Short problem: Transcribe the data that follows precisely, omitting nothing.
--- begin Excerpted records ---
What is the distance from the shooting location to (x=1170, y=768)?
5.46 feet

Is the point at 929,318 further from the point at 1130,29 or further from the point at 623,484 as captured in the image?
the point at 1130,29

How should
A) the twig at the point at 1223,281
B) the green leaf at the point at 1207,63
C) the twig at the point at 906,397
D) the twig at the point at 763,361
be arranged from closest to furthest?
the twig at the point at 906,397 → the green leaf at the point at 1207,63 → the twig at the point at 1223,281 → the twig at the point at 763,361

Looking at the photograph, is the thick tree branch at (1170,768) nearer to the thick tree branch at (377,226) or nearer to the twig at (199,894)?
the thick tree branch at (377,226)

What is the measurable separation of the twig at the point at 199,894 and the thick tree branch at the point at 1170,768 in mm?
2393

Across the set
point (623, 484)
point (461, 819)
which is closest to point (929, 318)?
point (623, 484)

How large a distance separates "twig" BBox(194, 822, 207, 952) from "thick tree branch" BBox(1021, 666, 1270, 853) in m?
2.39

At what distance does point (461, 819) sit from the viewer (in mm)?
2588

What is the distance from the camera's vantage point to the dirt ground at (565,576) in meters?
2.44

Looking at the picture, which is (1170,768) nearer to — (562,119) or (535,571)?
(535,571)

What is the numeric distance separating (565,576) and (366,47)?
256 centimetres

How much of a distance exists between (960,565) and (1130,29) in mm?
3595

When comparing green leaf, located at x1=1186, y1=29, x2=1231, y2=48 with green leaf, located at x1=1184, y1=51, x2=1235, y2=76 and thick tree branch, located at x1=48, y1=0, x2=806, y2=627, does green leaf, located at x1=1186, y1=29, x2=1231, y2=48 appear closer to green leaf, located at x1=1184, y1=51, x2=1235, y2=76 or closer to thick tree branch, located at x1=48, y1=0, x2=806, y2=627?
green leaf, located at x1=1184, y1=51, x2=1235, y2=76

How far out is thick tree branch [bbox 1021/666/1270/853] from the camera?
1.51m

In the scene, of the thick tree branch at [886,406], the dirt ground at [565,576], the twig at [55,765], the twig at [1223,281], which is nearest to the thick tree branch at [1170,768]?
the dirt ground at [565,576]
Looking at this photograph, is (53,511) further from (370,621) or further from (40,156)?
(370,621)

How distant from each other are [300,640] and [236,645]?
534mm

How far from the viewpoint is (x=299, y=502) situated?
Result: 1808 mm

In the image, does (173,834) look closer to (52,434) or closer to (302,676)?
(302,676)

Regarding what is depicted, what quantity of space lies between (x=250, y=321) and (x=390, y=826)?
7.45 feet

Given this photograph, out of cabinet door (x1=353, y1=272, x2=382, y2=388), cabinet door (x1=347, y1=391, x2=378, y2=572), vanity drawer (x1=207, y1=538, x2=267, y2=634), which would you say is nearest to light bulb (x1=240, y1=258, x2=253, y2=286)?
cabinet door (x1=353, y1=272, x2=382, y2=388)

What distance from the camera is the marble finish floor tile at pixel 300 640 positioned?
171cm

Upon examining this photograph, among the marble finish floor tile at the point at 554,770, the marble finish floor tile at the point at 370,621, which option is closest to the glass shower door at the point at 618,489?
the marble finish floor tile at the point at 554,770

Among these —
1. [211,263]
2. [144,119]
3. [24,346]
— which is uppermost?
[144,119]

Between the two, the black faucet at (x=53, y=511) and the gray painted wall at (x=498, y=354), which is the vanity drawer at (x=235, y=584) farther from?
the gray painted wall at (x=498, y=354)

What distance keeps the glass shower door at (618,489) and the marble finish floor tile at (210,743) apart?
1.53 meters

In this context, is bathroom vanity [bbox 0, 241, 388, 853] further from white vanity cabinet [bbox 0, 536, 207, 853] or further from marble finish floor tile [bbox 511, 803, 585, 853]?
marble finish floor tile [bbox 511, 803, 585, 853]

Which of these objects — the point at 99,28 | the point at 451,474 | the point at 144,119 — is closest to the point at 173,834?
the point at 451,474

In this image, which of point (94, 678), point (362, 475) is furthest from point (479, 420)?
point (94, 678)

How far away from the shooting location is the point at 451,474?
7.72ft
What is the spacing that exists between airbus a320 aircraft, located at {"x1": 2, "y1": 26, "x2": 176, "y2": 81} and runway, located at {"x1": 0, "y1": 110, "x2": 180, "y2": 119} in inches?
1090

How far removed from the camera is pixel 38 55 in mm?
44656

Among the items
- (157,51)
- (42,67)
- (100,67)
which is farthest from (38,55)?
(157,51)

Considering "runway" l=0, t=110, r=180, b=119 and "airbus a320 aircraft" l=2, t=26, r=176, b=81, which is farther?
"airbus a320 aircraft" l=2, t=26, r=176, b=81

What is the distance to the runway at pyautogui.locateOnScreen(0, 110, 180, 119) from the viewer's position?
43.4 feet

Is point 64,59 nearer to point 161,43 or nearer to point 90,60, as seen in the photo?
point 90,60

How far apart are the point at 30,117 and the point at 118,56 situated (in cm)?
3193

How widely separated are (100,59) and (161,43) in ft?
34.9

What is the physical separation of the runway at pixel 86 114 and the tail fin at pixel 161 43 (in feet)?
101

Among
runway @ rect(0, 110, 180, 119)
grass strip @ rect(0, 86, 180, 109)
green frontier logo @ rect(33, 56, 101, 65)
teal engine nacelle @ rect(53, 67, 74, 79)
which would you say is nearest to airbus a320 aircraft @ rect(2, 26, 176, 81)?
--- end Excerpted records ---
Solution:
What is the distance from the shooting location to (x=1170, y=768)?
5.46 feet

Is the point at 929,318 further from the point at 1130,29 or further from the point at 623,484 as captured in the image?
the point at 1130,29

How should
A) the twig at the point at 1223,281
B) the green leaf at the point at 1207,63
C) the twig at the point at 906,397
D) the twig at the point at 763,361
be arranged from closest to furthest?
the twig at the point at 906,397 → the green leaf at the point at 1207,63 → the twig at the point at 1223,281 → the twig at the point at 763,361

Looking at the photograph, is the thick tree branch at (1170,768) nearer to the thick tree branch at (377,226) or nearer to the twig at (199,894)?
the thick tree branch at (377,226)

What is the measurable separation of the twig at the point at 199,894 and the thick tree branch at the point at 1170,768 in mm?
2393

Across the set
point (623, 484)
point (461, 819)
which is closest to point (929, 318)?
point (623, 484)

How large a distance separates "twig" BBox(194, 822, 207, 952) from "thick tree branch" BBox(1021, 666, 1270, 853) in m?
2.39

At what distance does point (461, 819) sit from the viewer (in mm)?
2588

What is the distance from the camera's vantage point to the dirt ground at (565,576) in meters?
2.44

Looking at the picture, which is (1170,768) nearer to — (562,119) or (535,571)?
(535,571)

What is the numeric distance separating (565,576) and (366,47)?
256 centimetres

How much of a distance exists between (960,565) and (1130,29) in mm?
3595

When comparing green leaf, located at x1=1186, y1=29, x2=1231, y2=48 with green leaf, located at x1=1184, y1=51, x2=1235, y2=76 and thick tree branch, located at x1=48, y1=0, x2=806, y2=627, does green leaf, located at x1=1186, y1=29, x2=1231, y2=48 appear closer to green leaf, located at x1=1184, y1=51, x2=1235, y2=76 or closer to thick tree branch, located at x1=48, y1=0, x2=806, y2=627?
green leaf, located at x1=1184, y1=51, x2=1235, y2=76

How far out is thick tree branch [bbox 1021/666/1270/853] from the camera?
1.51m

In the scene, of the thick tree branch at [886,406], the dirt ground at [565,576], the twig at [55,765], the twig at [1223,281], which is nearest to the thick tree branch at [1170,768]?
the dirt ground at [565,576]
Looking at this photograph, is (53,511) further from (370,621) or further from (40,156)?
(370,621)

How distant from each other are [300,640] and [236,645]?
534mm

How far from the viewpoint is (x=299, y=502) situated?
Result: 1808 mm

In the image, does (173,834) look closer to (52,434) or closer to (302,676)?
(302,676)

Regarding what is depicted, what quantity of space lies between (x=250, y=321) and (x=390, y=826)?
7.45 feet

Given this photograph, out of cabinet door (x1=353, y1=272, x2=382, y2=388), cabinet door (x1=347, y1=391, x2=378, y2=572), vanity drawer (x1=207, y1=538, x2=267, y2=634), which would you say is nearest to light bulb (x1=240, y1=258, x2=253, y2=286)?
cabinet door (x1=353, y1=272, x2=382, y2=388)

What distance from the camera is the marble finish floor tile at pixel 300 640 positioned?
171cm

Upon examining this photograph, among the marble finish floor tile at the point at 554,770, the marble finish floor tile at the point at 370,621, which option is closest to the glass shower door at the point at 618,489?
the marble finish floor tile at the point at 554,770

Among these —
1. [211,263]
2. [144,119]
3. [24,346]
— which is uppermost?
[144,119]

Between the two, the black faucet at (x=53, y=511) and the gray painted wall at (x=498, y=354), which is the vanity drawer at (x=235, y=584) farther from?
the gray painted wall at (x=498, y=354)

What distance keeps the glass shower door at (618,489) and the marble finish floor tile at (210,743) apart?
1.53 meters

In this context, is bathroom vanity [bbox 0, 241, 388, 853] further from white vanity cabinet [bbox 0, 536, 207, 853] or further from marble finish floor tile [bbox 511, 803, 585, 853]?
marble finish floor tile [bbox 511, 803, 585, 853]

Which of these objects — the point at 99,28 | the point at 451,474 | the point at 144,119 — is closest to the point at 173,834?
the point at 451,474

In this image, which of point (94, 678), point (362, 475) is furthest from point (479, 420)?
point (94, 678)

How far away from the shooting location is the point at 451,474?
7.72ft
What is the spacing that exists between airbus a320 aircraft, located at {"x1": 2, "y1": 26, "x2": 176, "y2": 81} and runway, located at {"x1": 0, "y1": 110, "x2": 180, "y2": 119} in inches?
1090

How far removed from the camera is pixel 38 55 in mm?
44656

Among the items
- (157,51)
- (42,67)
- (100,67)
which is farthest from (38,55)?
(157,51)

Considering "runway" l=0, t=110, r=180, b=119 and "airbus a320 aircraft" l=2, t=26, r=176, b=81, which is farther?
"airbus a320 aircraft" l=2, t=26, r=176, b=81

What is the distance to the runway at pyautogui.locateOnScreen(0, 110, 180, 119) from the viewer's position?
43.4 feet

Is point 64,59 nearer to point 161,43 or nearer to point 90,60, as seen in the photo?
point 90,60

How far apart are the point at 30,117 and the point at 118,56 situated (in cm)?
3193

How widely separated are (100,59) and (161,43) in ft?
34.9

What is the physical separation of the runway at pixel 86 114 and the tail fin at pixel 161 43 (in feet)?
101

Among
runway @ rect(0, 110, 180, 119)
grass strip @ rect(0, 86, 180, 109)
green frontier logo @ rect(33, 56, 101, 65)
teal engine nacelle @ rect(53, 67, 74, 79)
which would you say is nearest to airbus a320 aircraft @ rect(2, 26, 176, 81)?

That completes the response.